* **DOCUMENT**:
***

The betrayal of the Jews by the Soviets is something Babel is obviously upset by. He tries to console those he meets with words of the Revolution, but it becomes increasingly inauthentic as the diary goes on: “The husband: Will there be freedom to trade, to buy a few things and then sell them right away, no speculating? I tell him yes, there will, everything will be for the better— my usual system—in Russia wondrous things are happening: express trains, free food for children, theaters, the International.”

What is happening in the war is a repetition of the violence that had come again and again to the people of the region:

“The Jewish cemetery outside Malin, centuries old, the stones have toppled, almost all the same shape, oval at the top, the cemetery is overgrown with weeds, it saw Khmelnitsky, now Budyonny, the unfortunate Jewish population, everything repeats itself, once again the same story of Poles, Cossacks, Jews is repeating itself with striking exactness, what is new is Communism.”

***

* **SUPPLIED DATA**:

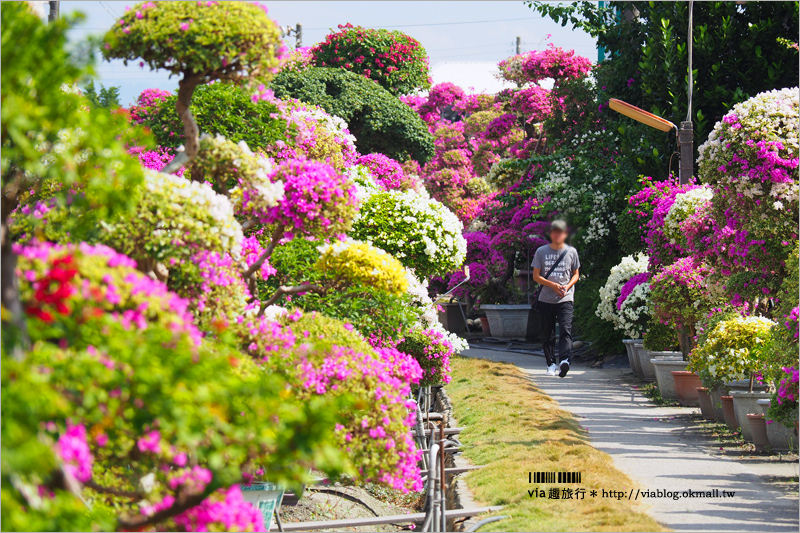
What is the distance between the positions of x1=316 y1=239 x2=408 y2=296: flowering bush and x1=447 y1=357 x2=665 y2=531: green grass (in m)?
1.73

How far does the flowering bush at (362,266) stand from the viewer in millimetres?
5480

***

* **REQUIREMENT A**: Do these statements agree with the passage on Babel's diary? (i) Babel's words of the Revolution sound more genuine as the diary goes on. (ii) The Jewish cemetery outside Malin is overgrown with weeds. (iii) The diary names Communism as the new element in the story. For each, answer yes or no and quote the deciding words.
* **REQUIREMENT B**: In one to three sentences, explain why the passage on Babel's diary treats the cemetery outside Malin as a sign of repeated violence.
* **REQUIREMENT C**: Please write the paragraph that comes next in the passage on Babel's diary, picking up after its final quoted sentence.

* **REPLY A**:
(i) No: "it becomes increasingly inauthentic as the diary goes on."
(ii) Yes: "the cemetery is overgrown with weeds."
(iii) Yes: "what is new is Communism."

* **REPLY B**: The centuries-old cemetery "saw Khmelnitsky, now Budyonny," so the same region has suffered again and again. The diary says "the same story of Poles, Cossacks, Jews is repeating itself with striking exactness," and only Communism is new.

* **REPLY C**:
Communism with the Cossacks? No, “they are simply an instrument the party is not above using.” Instead, Babel comes to see the war as violence and hate. “About the atamans, there had been many there, they got themselves machine guns, fought against Shkuro and Mamontov, merged into the Red Army, a heroic epic. This is not a Marxist Revolution, it is a Cossack uprising that wants to win all and lose nothing. Apanasenko’s hatred for the rich, an unquenchable hatred of the intelligentsia.” The Cossacks care nothing for the Revolution, and certainly nothing for the people Babel records them raping, butchering, and stealing from. But the Poles, too, are little better. The Jews time and again recount the double pogrom, as first the Poles, then the Ukrainian Cossacks, torture them. At one point we get a brief glimpse of the ghost of a better world, then see the present that has replaced it:

“I won’t forget this shtetl, covered courtyards, long, narrow, stinking, everything 100-200 years old, the townsfolk more robust than in other places, the main thing is the architecture, the white and watery blue little houses, the little backstreets, the synagogues, the peasant women. Life is almost back on track again. People had led a good life here— respected Jewry, rich Ukrainians, market fairs on Sundays, a specialized class of Russian artisans: tanners trading with Austria, contraband.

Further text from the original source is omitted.